What you will do
What follows is a listing. Write it all out exactly.

[The data Boundary: Start]

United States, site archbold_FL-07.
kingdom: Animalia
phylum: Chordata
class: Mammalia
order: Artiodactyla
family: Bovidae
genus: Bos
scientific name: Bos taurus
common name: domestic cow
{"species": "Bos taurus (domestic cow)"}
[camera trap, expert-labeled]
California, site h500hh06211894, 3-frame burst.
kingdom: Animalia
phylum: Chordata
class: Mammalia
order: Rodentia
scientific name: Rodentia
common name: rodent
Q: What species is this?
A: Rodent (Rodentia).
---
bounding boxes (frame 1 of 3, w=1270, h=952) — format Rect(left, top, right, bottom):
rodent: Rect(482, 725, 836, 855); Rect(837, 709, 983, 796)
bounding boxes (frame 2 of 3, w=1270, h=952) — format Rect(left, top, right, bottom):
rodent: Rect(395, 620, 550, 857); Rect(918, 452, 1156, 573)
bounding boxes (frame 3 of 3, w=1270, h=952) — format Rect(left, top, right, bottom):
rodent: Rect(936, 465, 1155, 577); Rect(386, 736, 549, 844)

[The data Boundary: End]

Answer to this task
United States, site archbold_FL-07.
kingdom: Animalia
phylum: Chordata
class: Mammalia
order: Artiodactyla
family: Bovidae
genus: Bos
scientific name: Bos taurus
common name: domestic cow
{"species": "Bos taurus (domestic cow)"}
[camera trap, expert-labeled]
California, site h500hh06211894, 3-frame burst.
kingdom: Animalia
phylum: Chordata
class: Mammalia
order: Rodentia
scientific name: Rodentia
common name: rodent
Q: What species is this?
A: Rodent (Rodentia).
---
bounding boxes (frame 1 of 3, w=1270, h=952) — format Rect(left, top, right, bottom):
rodent: Rect(482, 725, 836, 855); Rect(837, 709, 983, 796)
bounding boxes (frame 2 of 3, w=1270, h=952) — format Rect(left, top, right, bottom):
rodent: Rect(395, 620, 550, 857); Rect(918, 452, 1156, 573)
bounding boxes (frame 3 of 3, w=1270, h=952) — format Rect(left, top, right, bottom):
rodent: Rect(936, 465, 1155, 577); Rect(386, 736, 549, 844)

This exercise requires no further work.